[SinkingTako]

(see attached ) for this reaction, the reaction of A proceeds competitively towards product B and C. where B is the kinetic product and C is the thermodynamic product.

B    A C

the various rates are given:
k1=1
k-1=0.01
k2=0.1
k-2=0.0005(min-1 )

estimate the product ratio B/C in the 1st 4minutes of the reaction.

I have absolutely no idea. thinking along the lines of steady state (forward rate =backward rate). however reaction is not in equilibrium,  so I'm really confused... Thank-you!

[curiouscat]

Well, show your attempt.

If I were to guess I'd say 10:1

[SinkingTako]

Oh okay. So for reaction A B, rate=k1[A]= [itex]\frac{d[B ]}{dt}[/itex]

Then same for reaction A   C, rate=k2[A]= [itex]\frac{d[C]}{dt}[/itex]


So [itex]\frac{d[B ]}{d[C]}=\frac{B}{C}=\frac{k_1}{k_2}=10[/itex]


However, does this not consider the backward reaction that is always taking place too? So while A B, wouldn't B   A happen at the same time? Albeit the backward rate is quite slow, how to account for this?

Also I don't really get the thing about the 4 minutes. Why 4 minutes??? How will it affect... The second part of the problem states that estimate the product ratio B/C after 4days (when supposedly the reaction is in equilibrium... but how could one know?)
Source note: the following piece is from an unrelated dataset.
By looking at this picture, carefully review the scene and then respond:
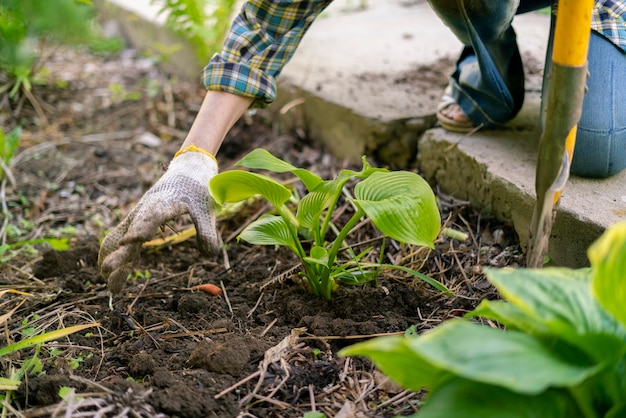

Sorry, I'm really noob... Thank yoU!

[curiouscat]

At large times, assume equilibrium prevails:

[tex]

\frac{[ B]}{[A]}=100 \\
\frac{[C]}{[A]}=200 \\

\therefore \frac{[ B]}{[C]}=0.5 \\
[/tex]

However, does this not consider the backward reaction that is always taking place too? So while A  B, wouldn't B   A happen at the same time? Albeit the backward rate is quite slow, how to account for this?

Yes. By using math.

The full solution is given by simultanously solving the pair of ODE's as an initial value problem:

[tex]
\frac{dB}{dt}=k_1c_A - k_{-1} c_B\\
\frac{dC}{dt}=k_2c_A - k_{-2} c_C\\
[/tex]

At all times
[tex]
\begin{align} [A]_0 = [A] + [ B] + [C]  \end{align}
[/tex]

Sorry, I don't have a CAS package handy and am too lazy to solve this by hand.

[SinkingTako]

Oh. So just assume time is short its initial rate then if its after a few days the reactionwill be in equilibrum...Thanks! I haven't learnt differential equations yet so will try to figure out that later on: P thanks again!

[curiouscat]

Oh. So just assume time is short its initial rate then if its after a few days the reactionwill be in equilibrum...Thanks! I haven't learnt differential equations yet so will try to figure out that later on: P thanks again!

I suppose so. Unless there's some other way to do it.